A council in Torbay told a disabled young person to “sleep rough occasionally”. Despite medical evidence, the young person was refused “priority” need for housing. And The Canary has found out that this young person is not alone.
Ellie Waugh who runs Humanity Torbay told The Canary that the letter was sent to a female “aged between 20 and 23”. She suffers from “depression, emotionally unstable personality disorder and borderline personality disorder”. Waugh also said that the young woman had “scars from self-harming”. A letter from Torbay council published on Facebook stated:
I believe that you are resilient enough to manage with a reasonable level of functionality and I am not satisfied that your ability to manage being homeless, even if that homelessness were to result in you having to sleep rough occasionally or in the longer term, would deteriorate to a level where the harm you are likely to experience would be outside of the range of vulnerability that an ordinary person would experience if they were to be in the same situation as you.
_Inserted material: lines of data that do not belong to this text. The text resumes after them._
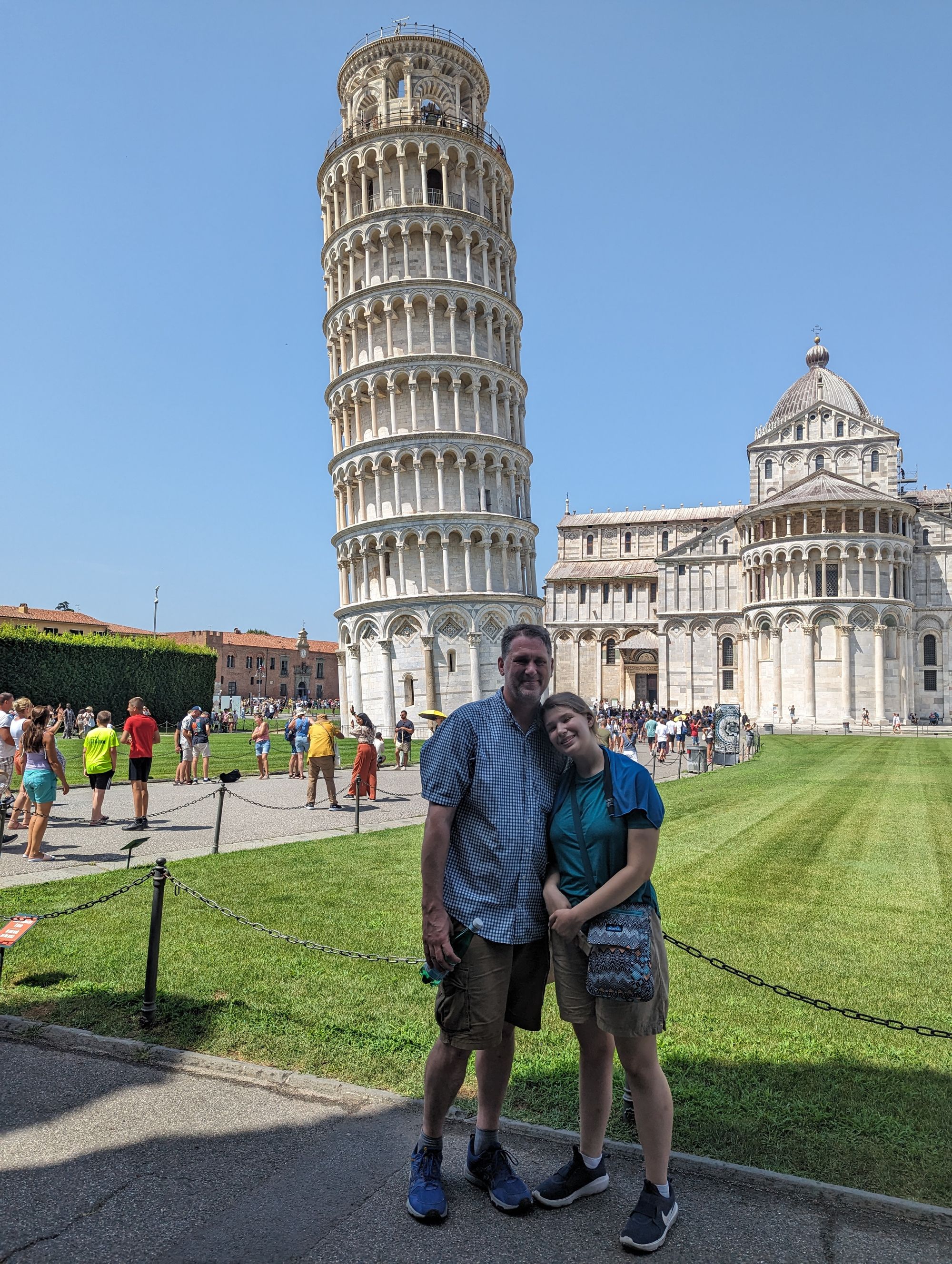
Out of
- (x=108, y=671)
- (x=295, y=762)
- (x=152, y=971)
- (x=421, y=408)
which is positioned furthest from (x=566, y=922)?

Torbay council says in this letter if you have a mental illness you are considered priority why then did you tell a…
Other people have come forward with similar stories since this letter was published. One woman survived domestic abuse and has a child diagnosed with autism. Yet she was refused priority help by Torbay council:
This lady has children 1 who is autistic and has suffered domestic abuse and was told by Torbay Council that they had no duty of care please share not fit for purpose x
Torbay council also sent similar information to another young person diagnosed with Aspergers and ADHD, in receipt of enhanced Personal Independent Payments (PIP):
Says it all from a concerned mum about her boy torbay council………. How many more….he is not priority need they told him….
The Canary has seen evidence of another three similar cases.
A press release from Torbay council states:
With regards to the letter that has been shared online, what has been shared isn’t the full content. What has not been shown is an explanation of who would be considered in priority need and why this person is not. The letter also includes a clear explanation on their right to request a review of this decision, and we encourage the person concerned to exercise this right if they feel the decision has been made incorrectly.
The Canary asked Torbay council for comment about the other letters. There was no response at the time of publication.
“I am a person”
But Waugh read a statement from the woman involved in this case to The Canary. It tells a different story:
I need a permanent home… I’m worried about my future. The council have lied to me and the media, they have not tried to help me. Torbay council have made me feel worthless and completely suicidal and that I’m not worth contributing anything to society. I am more than that: I am a person. I have severe mental health problems… I’m one of many people who has been treated badly by them and I’m not a number, I am a person… Please help me.
The young woman also said, that no one from Torbay council had contacted her. She said, “I could be dead for all they care”.
And as Humanity Torbay pointed out, this is not an isolated incident:
Humanity torbay… Have 5 more housing letters from torbay council…. Each one worse than the last one…… So torbay council what you got to say about that then………………😡😡😡😡😡😡😡😡😡😡😡
These letters show the extent of the current homeless crisis in the UK.
As The Canary reported, recent government figures revealed that in 2018, the “total number of people counted or estimated to be sleeping rough on a single night” was 4,677 – 74 people (2%) fewer than in 2017. But the fall in these figures doesn’t account for the fact that rough sleeping has soared under consecutive Conservative-led governments. It’s still up 165% since 2010. And many homeless charities questioned the accuracy of these statistics. And as The Canary also reported, the number of homeless people dying on the streets or in temporary accommodation has more than doubled over the last five years.
Now, it seems, vulnerable and disabled people have been told that there’s ‘no extra risk’ if they are forced to sleep rough.
In Torbay, figures released in 2018 also showed a rise in rough sleeping. The figures highlighted that 51% of those sleeping rough also had a “mental health issue that would make it hard for them to live independently”.
Paul Spencer, Policy and Campaigns manager at mental health charity Mind, told Vice:
Homelessness and mental health often go hand-in-hand, and people with mental health problems are at a greater risk of homelessness. Too often it is the most vulnerable people who slip through the net, and the consequences can be catastrophic.
These letters are from people in just one area of the UK. They suggest that this may be just the tip of the iceberg. One person rough sleeping is one too many. The rising number of vulnerable and disabled people forced to sleep on the streets is a tragedy.